To do: Output range, inclusive: from the line containing "common name: yellow baboon" to the line containing "South Africa, site D06, 2017-10-31 11:34:38.". Restate those lines from the data below word for word and only those.

Provided material:
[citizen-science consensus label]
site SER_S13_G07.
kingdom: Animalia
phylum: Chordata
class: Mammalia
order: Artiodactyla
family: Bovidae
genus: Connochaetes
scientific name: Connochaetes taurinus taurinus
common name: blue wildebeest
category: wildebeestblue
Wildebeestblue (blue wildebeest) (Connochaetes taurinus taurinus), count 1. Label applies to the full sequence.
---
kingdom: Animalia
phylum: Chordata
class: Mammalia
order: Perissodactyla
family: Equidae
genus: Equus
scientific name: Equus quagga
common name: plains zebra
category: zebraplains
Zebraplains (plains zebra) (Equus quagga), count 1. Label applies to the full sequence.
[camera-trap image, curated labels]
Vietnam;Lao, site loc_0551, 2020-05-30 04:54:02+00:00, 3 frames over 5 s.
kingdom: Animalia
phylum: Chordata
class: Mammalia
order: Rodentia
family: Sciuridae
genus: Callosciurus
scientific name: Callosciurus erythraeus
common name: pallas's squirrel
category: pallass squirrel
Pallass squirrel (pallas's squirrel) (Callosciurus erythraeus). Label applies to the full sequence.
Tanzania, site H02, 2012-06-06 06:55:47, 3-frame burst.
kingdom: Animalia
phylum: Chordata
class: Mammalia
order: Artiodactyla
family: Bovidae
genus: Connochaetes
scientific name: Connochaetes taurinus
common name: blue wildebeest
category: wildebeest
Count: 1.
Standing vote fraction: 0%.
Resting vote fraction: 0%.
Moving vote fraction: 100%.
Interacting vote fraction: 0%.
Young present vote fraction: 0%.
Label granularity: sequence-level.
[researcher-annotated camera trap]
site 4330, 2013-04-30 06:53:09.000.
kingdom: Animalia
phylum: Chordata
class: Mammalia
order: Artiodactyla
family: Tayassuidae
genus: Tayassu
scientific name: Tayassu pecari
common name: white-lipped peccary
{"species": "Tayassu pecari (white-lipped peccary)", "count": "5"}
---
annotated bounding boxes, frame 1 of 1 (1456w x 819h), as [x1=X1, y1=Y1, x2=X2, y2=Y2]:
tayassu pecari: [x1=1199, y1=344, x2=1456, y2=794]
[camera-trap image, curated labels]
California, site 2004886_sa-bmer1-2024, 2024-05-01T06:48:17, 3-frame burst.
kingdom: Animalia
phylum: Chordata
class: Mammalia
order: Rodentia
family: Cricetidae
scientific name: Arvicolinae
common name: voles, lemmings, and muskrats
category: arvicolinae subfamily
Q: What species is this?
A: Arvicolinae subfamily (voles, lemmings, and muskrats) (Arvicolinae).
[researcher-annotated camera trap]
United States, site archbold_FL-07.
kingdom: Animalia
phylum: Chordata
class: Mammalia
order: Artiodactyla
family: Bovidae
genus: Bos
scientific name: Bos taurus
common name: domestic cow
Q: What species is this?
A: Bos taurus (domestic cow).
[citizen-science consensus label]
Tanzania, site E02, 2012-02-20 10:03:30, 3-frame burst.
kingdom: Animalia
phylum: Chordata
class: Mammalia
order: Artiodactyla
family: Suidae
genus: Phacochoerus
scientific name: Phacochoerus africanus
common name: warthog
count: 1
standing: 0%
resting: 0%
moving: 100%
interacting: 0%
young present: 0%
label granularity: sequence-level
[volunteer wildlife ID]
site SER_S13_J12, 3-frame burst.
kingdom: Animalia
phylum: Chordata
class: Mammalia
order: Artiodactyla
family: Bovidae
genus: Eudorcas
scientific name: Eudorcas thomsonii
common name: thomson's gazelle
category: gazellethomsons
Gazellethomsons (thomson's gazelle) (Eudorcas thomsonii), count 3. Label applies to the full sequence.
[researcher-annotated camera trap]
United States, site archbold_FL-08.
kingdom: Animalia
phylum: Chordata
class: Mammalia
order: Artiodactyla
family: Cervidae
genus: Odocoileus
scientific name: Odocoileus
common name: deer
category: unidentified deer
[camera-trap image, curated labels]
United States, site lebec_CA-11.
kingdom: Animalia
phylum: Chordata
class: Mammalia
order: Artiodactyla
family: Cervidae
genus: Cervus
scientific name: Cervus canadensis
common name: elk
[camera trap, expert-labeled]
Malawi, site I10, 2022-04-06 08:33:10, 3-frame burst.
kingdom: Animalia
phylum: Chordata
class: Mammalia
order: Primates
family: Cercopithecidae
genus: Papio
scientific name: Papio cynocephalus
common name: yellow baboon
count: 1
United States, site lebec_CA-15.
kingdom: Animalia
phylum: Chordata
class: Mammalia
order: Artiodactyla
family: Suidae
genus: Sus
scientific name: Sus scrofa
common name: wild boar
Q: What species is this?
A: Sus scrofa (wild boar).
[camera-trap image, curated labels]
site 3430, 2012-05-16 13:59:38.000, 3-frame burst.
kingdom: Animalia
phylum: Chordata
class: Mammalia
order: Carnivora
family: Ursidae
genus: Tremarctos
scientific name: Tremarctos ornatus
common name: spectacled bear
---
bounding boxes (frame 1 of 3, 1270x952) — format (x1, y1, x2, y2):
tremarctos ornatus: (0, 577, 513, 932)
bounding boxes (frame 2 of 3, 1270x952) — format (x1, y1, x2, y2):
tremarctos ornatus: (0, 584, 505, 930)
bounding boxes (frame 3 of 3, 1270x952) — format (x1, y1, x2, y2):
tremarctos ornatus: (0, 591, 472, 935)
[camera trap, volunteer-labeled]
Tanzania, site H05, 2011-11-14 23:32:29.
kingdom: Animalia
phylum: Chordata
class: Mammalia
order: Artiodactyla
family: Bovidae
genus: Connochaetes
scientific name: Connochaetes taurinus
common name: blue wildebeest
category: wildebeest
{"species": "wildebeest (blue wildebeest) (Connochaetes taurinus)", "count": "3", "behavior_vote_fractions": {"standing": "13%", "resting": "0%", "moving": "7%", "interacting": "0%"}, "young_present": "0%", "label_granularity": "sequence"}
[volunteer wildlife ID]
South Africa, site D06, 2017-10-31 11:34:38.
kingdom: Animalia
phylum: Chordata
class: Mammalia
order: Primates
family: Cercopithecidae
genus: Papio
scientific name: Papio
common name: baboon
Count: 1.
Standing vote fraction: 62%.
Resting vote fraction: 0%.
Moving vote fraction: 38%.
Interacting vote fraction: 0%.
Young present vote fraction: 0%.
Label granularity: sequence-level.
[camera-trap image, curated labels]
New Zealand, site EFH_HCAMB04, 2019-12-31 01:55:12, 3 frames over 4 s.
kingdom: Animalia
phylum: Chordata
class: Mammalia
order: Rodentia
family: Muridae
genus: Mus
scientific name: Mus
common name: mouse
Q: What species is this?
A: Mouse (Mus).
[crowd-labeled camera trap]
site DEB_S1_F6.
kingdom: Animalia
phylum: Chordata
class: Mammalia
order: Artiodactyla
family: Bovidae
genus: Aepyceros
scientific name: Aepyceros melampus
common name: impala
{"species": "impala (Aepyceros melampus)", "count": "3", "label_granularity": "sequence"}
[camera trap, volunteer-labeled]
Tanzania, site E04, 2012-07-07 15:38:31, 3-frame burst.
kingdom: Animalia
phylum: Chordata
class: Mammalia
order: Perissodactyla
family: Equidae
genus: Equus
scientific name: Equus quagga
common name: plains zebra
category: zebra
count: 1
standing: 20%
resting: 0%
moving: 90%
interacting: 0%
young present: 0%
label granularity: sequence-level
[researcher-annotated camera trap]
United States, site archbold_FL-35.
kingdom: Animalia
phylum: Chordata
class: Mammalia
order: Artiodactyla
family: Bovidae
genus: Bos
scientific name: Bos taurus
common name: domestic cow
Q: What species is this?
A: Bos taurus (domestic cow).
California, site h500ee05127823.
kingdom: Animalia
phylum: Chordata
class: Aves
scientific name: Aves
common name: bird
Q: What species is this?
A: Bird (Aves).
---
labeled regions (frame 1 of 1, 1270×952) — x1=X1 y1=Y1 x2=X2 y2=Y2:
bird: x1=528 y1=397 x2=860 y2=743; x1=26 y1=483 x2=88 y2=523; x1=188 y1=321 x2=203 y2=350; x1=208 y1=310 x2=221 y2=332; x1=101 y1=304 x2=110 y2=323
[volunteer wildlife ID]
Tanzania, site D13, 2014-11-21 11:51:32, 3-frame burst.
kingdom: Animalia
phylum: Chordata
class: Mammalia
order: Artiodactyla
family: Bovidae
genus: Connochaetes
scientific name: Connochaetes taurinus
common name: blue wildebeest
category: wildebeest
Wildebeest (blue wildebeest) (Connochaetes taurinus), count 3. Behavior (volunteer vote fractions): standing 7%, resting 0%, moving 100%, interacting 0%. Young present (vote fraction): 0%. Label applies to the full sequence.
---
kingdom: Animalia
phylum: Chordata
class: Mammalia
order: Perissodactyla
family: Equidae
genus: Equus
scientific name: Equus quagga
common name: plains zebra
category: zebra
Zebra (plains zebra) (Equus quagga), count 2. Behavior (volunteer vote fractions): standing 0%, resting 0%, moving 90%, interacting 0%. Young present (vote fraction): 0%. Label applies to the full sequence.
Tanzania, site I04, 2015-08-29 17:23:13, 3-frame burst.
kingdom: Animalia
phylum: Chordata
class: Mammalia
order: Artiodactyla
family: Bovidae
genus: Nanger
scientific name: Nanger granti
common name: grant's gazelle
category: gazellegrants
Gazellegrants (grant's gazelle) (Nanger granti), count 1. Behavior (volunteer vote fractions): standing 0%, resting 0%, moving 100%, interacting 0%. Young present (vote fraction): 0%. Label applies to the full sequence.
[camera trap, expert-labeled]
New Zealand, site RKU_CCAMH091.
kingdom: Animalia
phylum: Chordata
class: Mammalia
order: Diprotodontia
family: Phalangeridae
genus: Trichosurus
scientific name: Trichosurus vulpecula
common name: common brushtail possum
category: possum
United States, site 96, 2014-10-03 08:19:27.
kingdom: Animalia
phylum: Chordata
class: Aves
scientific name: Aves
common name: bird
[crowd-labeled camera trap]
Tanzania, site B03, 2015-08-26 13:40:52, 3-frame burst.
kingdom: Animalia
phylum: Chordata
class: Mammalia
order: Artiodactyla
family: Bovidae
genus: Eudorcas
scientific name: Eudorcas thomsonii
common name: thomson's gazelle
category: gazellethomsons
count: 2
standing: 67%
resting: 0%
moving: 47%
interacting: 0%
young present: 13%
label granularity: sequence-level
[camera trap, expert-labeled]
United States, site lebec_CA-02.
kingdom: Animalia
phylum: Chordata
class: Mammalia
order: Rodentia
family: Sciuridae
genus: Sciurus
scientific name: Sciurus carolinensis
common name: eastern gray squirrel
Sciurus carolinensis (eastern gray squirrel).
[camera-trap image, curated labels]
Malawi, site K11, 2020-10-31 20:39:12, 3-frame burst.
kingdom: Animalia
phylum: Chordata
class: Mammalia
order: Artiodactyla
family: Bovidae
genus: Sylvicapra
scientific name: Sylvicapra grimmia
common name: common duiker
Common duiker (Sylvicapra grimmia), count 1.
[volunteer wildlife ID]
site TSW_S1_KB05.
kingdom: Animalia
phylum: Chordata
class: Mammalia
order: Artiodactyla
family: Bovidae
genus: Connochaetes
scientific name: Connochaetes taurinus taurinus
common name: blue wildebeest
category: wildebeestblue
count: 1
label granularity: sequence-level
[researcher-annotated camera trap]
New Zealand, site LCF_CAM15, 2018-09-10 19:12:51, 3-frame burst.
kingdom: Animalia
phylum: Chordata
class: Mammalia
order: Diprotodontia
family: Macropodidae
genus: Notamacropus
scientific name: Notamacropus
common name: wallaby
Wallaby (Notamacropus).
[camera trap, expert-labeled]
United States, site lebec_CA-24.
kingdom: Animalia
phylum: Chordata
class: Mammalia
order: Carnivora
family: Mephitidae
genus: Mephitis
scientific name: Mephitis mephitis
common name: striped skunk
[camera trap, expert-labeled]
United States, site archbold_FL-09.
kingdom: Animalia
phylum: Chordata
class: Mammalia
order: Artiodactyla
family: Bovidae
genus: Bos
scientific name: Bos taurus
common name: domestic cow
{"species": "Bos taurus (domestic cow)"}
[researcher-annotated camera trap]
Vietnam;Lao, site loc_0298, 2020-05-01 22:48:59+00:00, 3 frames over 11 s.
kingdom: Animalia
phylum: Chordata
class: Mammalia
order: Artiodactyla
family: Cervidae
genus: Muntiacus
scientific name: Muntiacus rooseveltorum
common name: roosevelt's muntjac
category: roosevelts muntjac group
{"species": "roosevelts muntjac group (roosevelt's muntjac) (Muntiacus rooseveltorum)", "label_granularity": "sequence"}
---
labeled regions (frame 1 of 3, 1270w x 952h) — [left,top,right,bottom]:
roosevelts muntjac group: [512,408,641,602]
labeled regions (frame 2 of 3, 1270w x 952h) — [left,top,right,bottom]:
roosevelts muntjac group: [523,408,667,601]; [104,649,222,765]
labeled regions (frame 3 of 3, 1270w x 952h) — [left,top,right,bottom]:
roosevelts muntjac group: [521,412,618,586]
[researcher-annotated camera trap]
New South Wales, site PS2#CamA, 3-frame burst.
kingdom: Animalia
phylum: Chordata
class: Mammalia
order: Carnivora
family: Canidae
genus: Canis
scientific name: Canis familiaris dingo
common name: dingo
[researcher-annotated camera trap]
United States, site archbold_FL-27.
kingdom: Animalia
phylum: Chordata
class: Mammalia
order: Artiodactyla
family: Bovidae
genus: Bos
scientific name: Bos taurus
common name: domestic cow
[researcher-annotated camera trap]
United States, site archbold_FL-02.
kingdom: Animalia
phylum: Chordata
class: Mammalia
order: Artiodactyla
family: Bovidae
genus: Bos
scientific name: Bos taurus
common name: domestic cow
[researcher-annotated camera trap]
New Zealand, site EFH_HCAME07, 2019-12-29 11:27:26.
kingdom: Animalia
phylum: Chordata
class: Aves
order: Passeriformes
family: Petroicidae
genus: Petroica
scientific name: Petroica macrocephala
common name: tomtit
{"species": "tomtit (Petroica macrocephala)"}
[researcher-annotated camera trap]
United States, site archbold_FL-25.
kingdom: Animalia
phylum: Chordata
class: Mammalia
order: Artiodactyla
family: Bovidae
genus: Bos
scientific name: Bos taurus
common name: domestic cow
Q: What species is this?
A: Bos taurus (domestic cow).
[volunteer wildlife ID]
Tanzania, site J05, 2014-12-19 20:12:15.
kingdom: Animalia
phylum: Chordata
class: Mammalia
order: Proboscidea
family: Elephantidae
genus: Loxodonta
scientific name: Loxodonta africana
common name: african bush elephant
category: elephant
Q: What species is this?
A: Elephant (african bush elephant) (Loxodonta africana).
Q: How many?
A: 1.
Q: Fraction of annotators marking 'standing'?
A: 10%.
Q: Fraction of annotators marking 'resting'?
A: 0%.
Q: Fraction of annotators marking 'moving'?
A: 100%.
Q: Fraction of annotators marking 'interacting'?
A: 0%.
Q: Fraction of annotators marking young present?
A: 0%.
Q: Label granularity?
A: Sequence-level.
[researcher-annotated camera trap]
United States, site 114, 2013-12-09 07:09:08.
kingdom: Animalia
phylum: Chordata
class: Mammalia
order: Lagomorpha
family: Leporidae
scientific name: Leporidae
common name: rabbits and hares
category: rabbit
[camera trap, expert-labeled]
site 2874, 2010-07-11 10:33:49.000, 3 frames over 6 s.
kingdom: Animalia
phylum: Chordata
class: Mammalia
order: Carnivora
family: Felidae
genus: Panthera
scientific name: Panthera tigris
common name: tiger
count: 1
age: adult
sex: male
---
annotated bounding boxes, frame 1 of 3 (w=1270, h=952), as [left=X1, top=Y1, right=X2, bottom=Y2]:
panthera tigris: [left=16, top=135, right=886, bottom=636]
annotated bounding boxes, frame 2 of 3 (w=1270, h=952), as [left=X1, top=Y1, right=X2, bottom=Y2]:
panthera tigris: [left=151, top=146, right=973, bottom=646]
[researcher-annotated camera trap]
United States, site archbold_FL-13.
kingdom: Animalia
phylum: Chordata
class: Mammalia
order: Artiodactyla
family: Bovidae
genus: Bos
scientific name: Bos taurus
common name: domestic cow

Answer to this exercise:
common name: yellow baboon
count: 1
United States, site lebec_CA-15.
kingdom: Animalia
phylum: Chordata
class: Mammalia
order: Artiodactyla
family: Suidae
genus: Sus
scientific name: Sus scrofa
common name: wild boar
Q: What species is this?
A: Sus scrofa (wild boar).
[camera-trap image, curated labels]
site 3430, 2012-05-16 13:59:38.000, 3-frame burst.
kingdom: Animalia
phylum: Chordata
class: Mammalia
order: Carnivora
family: Ursidae
genus: Tremarctos
scientific name: Tremarctos ornatus
common name: spectacled bear
---
bounding boxes (frame 1 of 3, 1270x952) — format (x1, y1, x2, y2):
tremarctos ornatus: (0, 577, 513, 932)
bounding boxes (frame 2 of 3, 1270x952) — format (x1, y1, x2, y2):
tremarctos ornatus: (0, 584, 505, 930)
bounding boxes (frame 3 of 3, 1270x952) — format (x1, y1, x2, y2):
tremarctos ornatus: (0, 591, 472, 935)
[camera trap, volunteer-labeled]
Tanzania, site H05, 2011-11-14 23:32:29.
kingdom: Animalia
phylum: Chordata
class: Mammalia
order: Artiodactyla
family: Bovidae
genus: Connochaetes
scientific name: Connochaetes taurinus
common name: blue wildebeest
category: wildebeest
{"species": "wildebeest (blue wildebeest) (Connochaetes taurinus)", "count": "3", "behavior_vote_fractions": {"standing": "13%", "resting": "0%", "moving": "7%", "interacting": "0%"}, "young_present": "0%", "label_granularity": "sequence"}
[volunteer wildlife ID]
South Africa, site D06, 2017-10-31 11:34:38.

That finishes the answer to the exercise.